Разговоры эти, происходившие всегда без свидетелей, были своего рода разрядкой и гимнастикой для обоих толмачей. Заканчивались они снова по-французски, учтиво и церемонно. И, глядя, как низко кланялись они на прощание, снимая шляпы, жители Травника делали всевозможные заключения из дружественного и длительного разговора чиновников двух христианских государств.
Со всеми остальными в Травнике Ротта держался одинаково: нагло, угрюмо, недоверчиво, деловито и лаконично.
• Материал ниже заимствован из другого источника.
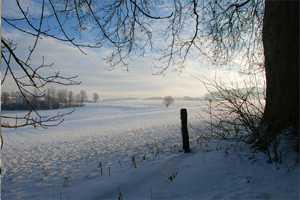 пейзаж в декабре месяце
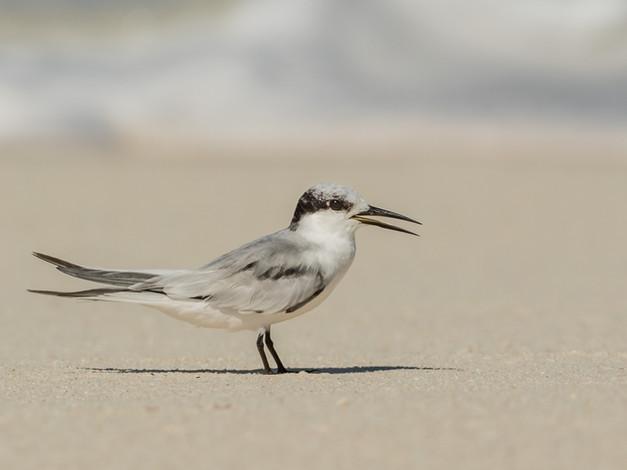 Saunder's Tern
Родом из Триеста, Ротта был двенадцатым ребенком в семье Джиованни Скарпаротта (Giovanni Scarparotta), бедного сапожника, умершего от пьянства. Двенадцатый ребенок, маленький уродливый горбун, был так слаб в первые месяцы жизни, что постоянно зажигали свечу и раз даже омыли его и приготовили к погребению. Но когда этот бледный, тщедушный и горбатый мальчик пошел в школу, оказалось, что он способнее всех своих братьев и что из него может выйти нечто большее, чем были его отец и дед. И в то время как остальные братья, рослые и здоровые ребята, пошли либо в моряки, либо в ремесленники или предались тем неопределенным занятиям, которые в Триесте дают такой же заработок, как и обычное ремесло, горбуна взяли на службу в канцелярию пароходного общества.
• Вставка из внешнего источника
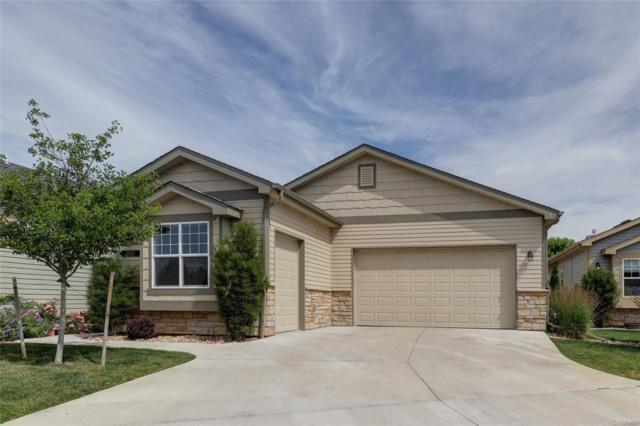 1503 Waterfront Drive, Windsor, CO 80550 (#6862839) :: The DeGrood Team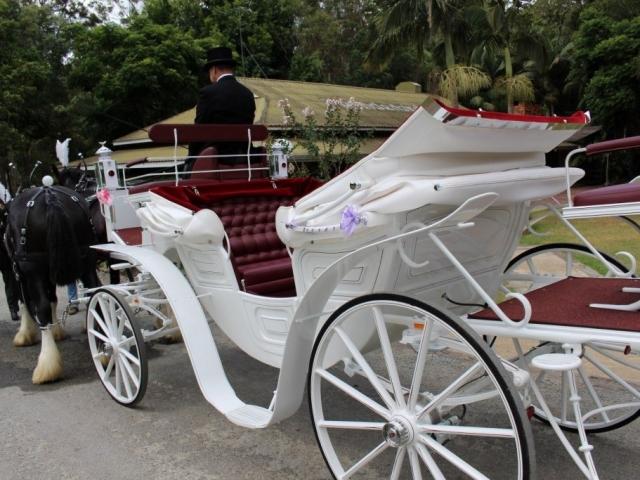 Vis A Vis Carriage - Drayhorse Shires, Brisbane, Gold Coast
Тут слабенький и молчаливый мальчик с большими глазами и чувственным ртом на бледном лице, разнося почту и оттачивая перья, впервые увидел, как выглядит жизнь господ в больших и чистых домах, жизнь богатых людей в благоприятных условиях, в обществе, где разговаривают, не повышая тона, и обращаются друг с другом вежливо, где никогда не говорят о еде, одежде, и прочих насущных потребностях, как о вещах само собой разумеющихся, и где все помыслы и усилия направлены к каким-то отдаленным, высшим целям. Мальчик сравнивал эту жизнь, в которую он мог заглянуть только днем, когда обходил канцелярии, с теснотой, грязью и убожеством отцовского дома, с мерзостями, ссорами и грубостью в своей семье и у соседей. И безмерно страдал от этого сравнения. Теперь, когда он узнал, что существует и другая жизнь, он уже не мог оставаться в нищете, в которой родился и в которой ему суждено было прожить всю жизнь. И как-то раз перед рассветом, после ночи, проведенной в мучительных размышлениях, мальчик вылез из-под лохмотьев, под которыми спал и к которым испытывал непреодолимое отвращение, и на коленях, обливаясь слезами, поклялся, сам не зная кому и чем, что он или избежит участи своих близких, или вообще не будет жить.